Once you have a consistent stream of clean data, you need to have a clear understanding of the data’s composition. Descriptive statistics is where you look into the past and ask questions that have concrete answers to them.
- What is the average time my users stay on the homepage?
- How many customers bought products x and y together?
- How often does garbage collection happen on my servers?
These types of questions have straightforward numerical answers and form the building blocks of more complex analysis. They also tend to monitored regularly by both analysts and decision makers to follow trends and usage. Even today, dashboards continue to rule business analytics. Tableau and Google Analytics continue to be popular, but younger companies like Mixpanel and Looker are seeing growth.
As the business world becomes more data intelligent, we’re seeing a shift to where anyone, regardless of title, is able to calculate descriptive statistics. It’s not just data analysts or data scientists anymore, the responsibility is falling to anyone with data access, from business analysts to product managers.
Thanks to the success of Netflix Amazon, and Pandora’s recommendation engines, predictive analytics has generated a lot of excitement. As a result, many companies have jumped into predictive analytics, many of them too early or with inappropriate resources.
To get the most out of predictive analytics, you need the foundation built by a good data ingestion system and a strong understanding of your data.
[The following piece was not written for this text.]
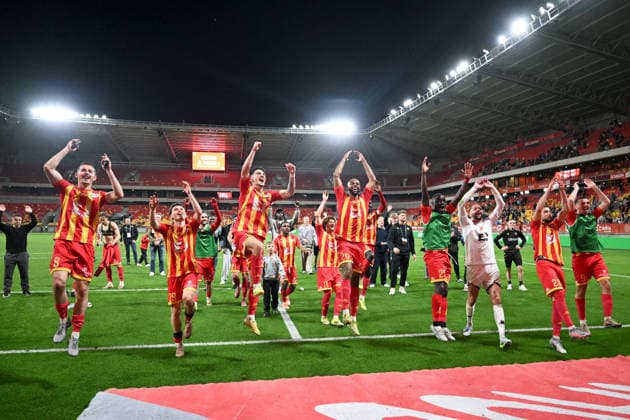 Football, France, Le Mans FC wins promotion to Ligue 1, archive pictures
Moving to the predictive requires data scientists with more specialized skills and software engineers who implement the models the data scientists build.
Luckily, it’s easier than ever to get started on predictive analytics thanks to a wealth of resources available. If your organization has a solid data engineering foundation, applying machine learning techniques to get predictions isn’t too difficult. Multiple analytics products, such Datameer or Microsoft’s offerings, are baking in predictive solutions.
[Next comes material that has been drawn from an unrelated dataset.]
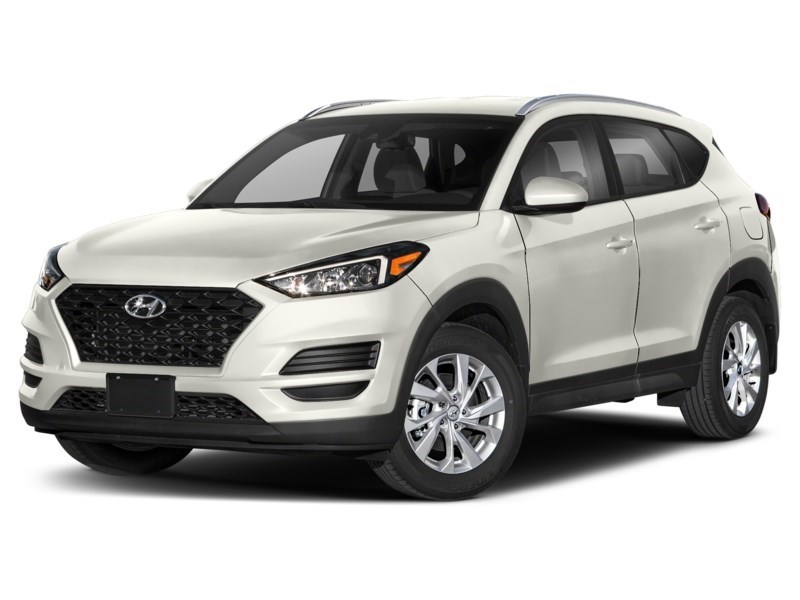2021 Hyundai Tucson Preferred AWD w/Trend Package Crystal White  Shot 25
Still in it’s infancy, prescriptive analytics are the next wave of data science. Where prediction was about looking into the future, prescriptive analytics is about offering guidance. We’ll be able to ask questions and have multiple solutions returned to us. Prescriptive analytics combines all available resources from statistics and computer science such as machine learning, computer vision, natural language processing, and Bayesian statistics.
Prescriptive analytics are beyond what the average company can implement or even need. It’s in a proof of concept phase with leaders like Google and certain industries paving the way. For the majority of companies at this time, prescriptive analytics are more of a wish rather than a want or need. It’s something to keep up to date on and see where prescriptive analytics might fit in your data initiative in the future.
So what’s next? An exciting sneak peek into what’s possible is Google’s AlphaGo. For the first time, an AI has successfully beaten a human competitor at the game of Go. Artificial Intelligence and machine learning are reaching a stage we expected to reach in ten more years. The brilliant data scientists, software engineers, and computer scientists that work in both academia and enterprise are breaking down the divide between academic research and business, allowing us to surge ahead with breakthroughs. Additionally, with competitions like Kaggle and the economic drive of obtaining the next best algorithm, anyone can now take part to the expansion of this field.
So where does your company stand? Are you struggling to get predictive insights because you haven’t built a solid pipeline? Or did you build a good foundation and are entering into analytics in a confident manner? No matter where you are today, make sure the decisions and plans for tomorrow’s analytics initiatives are built with an appropriate foundation to build on.